220 :ドラム缶様 ◆P7KNUTc4/g :2015/04/01(水) 21:05:39.16 ID:WNpMdyYb.net
(一体なんなんだ?早く帰りたいのに。)
そう考えながらも、素直に待つことにした。しばらくすると、少年は戻ってきた。
両手を重ね、何かを持っているようだった。そして少年は俺の前に立ち、
「はい」
と言うと、両手を開いた。その少年の手のひらの上には、少し緑色がかった小さな石が乗っていた。

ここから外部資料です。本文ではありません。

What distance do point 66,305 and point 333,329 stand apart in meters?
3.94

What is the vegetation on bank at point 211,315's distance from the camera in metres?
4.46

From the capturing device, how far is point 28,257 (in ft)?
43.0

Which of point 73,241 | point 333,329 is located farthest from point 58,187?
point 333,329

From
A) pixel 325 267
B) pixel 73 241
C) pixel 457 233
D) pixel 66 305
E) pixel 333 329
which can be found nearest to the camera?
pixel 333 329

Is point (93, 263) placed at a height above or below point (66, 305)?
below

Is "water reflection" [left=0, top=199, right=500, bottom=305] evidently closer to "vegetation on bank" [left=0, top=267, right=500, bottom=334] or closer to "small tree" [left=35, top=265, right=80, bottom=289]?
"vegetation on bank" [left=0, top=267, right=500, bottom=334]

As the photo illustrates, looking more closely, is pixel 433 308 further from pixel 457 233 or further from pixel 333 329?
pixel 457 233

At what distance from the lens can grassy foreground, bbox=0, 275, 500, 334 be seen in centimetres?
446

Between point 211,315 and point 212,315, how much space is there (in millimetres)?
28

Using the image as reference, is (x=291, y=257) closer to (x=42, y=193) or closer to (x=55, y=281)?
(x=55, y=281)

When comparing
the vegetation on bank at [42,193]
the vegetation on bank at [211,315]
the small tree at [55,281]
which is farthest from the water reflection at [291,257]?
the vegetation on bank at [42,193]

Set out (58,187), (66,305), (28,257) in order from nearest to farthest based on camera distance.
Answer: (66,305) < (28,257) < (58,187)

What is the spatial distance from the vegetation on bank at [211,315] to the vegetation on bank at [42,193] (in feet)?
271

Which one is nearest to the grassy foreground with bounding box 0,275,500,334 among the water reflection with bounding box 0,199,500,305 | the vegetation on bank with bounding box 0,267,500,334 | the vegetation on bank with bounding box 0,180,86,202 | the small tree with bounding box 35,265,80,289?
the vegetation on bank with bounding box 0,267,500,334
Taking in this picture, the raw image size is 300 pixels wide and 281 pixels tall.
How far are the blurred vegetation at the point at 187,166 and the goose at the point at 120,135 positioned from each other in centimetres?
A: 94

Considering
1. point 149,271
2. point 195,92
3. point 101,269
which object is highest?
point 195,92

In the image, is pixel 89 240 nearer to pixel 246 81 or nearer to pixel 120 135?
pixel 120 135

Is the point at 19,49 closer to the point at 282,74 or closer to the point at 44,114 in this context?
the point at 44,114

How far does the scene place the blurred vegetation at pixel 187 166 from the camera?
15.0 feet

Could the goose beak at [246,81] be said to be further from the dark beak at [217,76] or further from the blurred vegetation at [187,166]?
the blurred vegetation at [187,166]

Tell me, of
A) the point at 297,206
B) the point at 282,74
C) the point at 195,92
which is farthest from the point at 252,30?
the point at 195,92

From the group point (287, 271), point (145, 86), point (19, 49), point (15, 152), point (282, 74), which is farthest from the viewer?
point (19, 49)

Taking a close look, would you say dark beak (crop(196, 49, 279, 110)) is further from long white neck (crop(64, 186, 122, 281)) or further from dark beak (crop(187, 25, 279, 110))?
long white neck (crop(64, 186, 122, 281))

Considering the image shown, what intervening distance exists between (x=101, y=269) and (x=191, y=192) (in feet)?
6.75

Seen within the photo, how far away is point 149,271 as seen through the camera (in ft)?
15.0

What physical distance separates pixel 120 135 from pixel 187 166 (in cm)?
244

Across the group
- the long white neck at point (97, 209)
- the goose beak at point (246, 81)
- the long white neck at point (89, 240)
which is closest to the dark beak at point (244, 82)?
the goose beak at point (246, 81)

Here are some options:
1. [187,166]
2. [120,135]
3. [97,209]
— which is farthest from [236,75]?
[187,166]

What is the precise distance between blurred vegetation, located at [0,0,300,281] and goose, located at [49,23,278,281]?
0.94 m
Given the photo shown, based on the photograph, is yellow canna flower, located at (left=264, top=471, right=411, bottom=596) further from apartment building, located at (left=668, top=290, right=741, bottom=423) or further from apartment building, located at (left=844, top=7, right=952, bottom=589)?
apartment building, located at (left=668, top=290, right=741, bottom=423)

多少光を反射するのか、光って見える時もあるが、お世辞にも良いものではない。
しかし、少年は誇らしげに、満面の笑みで俺に言う。
「ここで見つけた綺麗な石!宝物なんだ!」
俺は内心、ちゃちい宝物だななんて、あざ笑いながらも、
「へぇ、お礼に見せてくれたんだ。」
と少年の頭に手を乗せながら言った。しかし、少年は首を横に振った。
「あげるの!」
俺はそりゃあ驚いた。まさかこんな少年から、お礼に、あろうことか宝物を差し出されるなんて思っていなかったから。
しかし、そこは慣れない強みか、突き返すこともせず、素直に受け取ってしまった。
俺はもう何がなんだかわからなかった。とにかくもう帰りたかった。
再び背を向け、家へと帰ろうとしたら、またまた再び、
「ありがとー!」
と聞こえた。振り返って確かめるまでもない。間違い無く、あの少年の声だった。
その声があの少年の声だと認識した瞬間、ひたすら帰りたいと思っていたさっきまでの自分はどこへやら、
今まで味わったことの無い、喜びに近い感情に俺の身体は包まれていた。
それがどこから湧いた感情かはわからない。しかし、俺は、
言い訳でもなく、どういたしましてでも無い、その場に相応しい言葉が浮かんだ。
そして、俺は皆に背を向けたまま、片手にさっきの石を掲げ、その言葉を返した。
「返さねえからな!」
妙なもんだ。お世辞にも良い物じゃ無いと思っていたのに、今はやけに輝いて見えた。
その日受け取った小さな石は、車の中に飾ることにした。
少し誇らしかったから、他人の目につくように、他人に由縁を尋ねられるような、そんな場所に置いたのだ。
しかし、それが間違いだったか、すぐに後悔するハメになる。
事件は、母親を車に乗せた時だった。普段乗せる時には無い、小さな石の存在に母親もすぐに気づき、
「何これ?」
と、俺に尋ねた。俺はしめしめと思い、誇らしげに、まるで武勇伝のように、
小さな石の、小さな物語を語って聞かせた。さぞ誉められることだろうと思いきや、母親の第一声は
「あ?」
だった。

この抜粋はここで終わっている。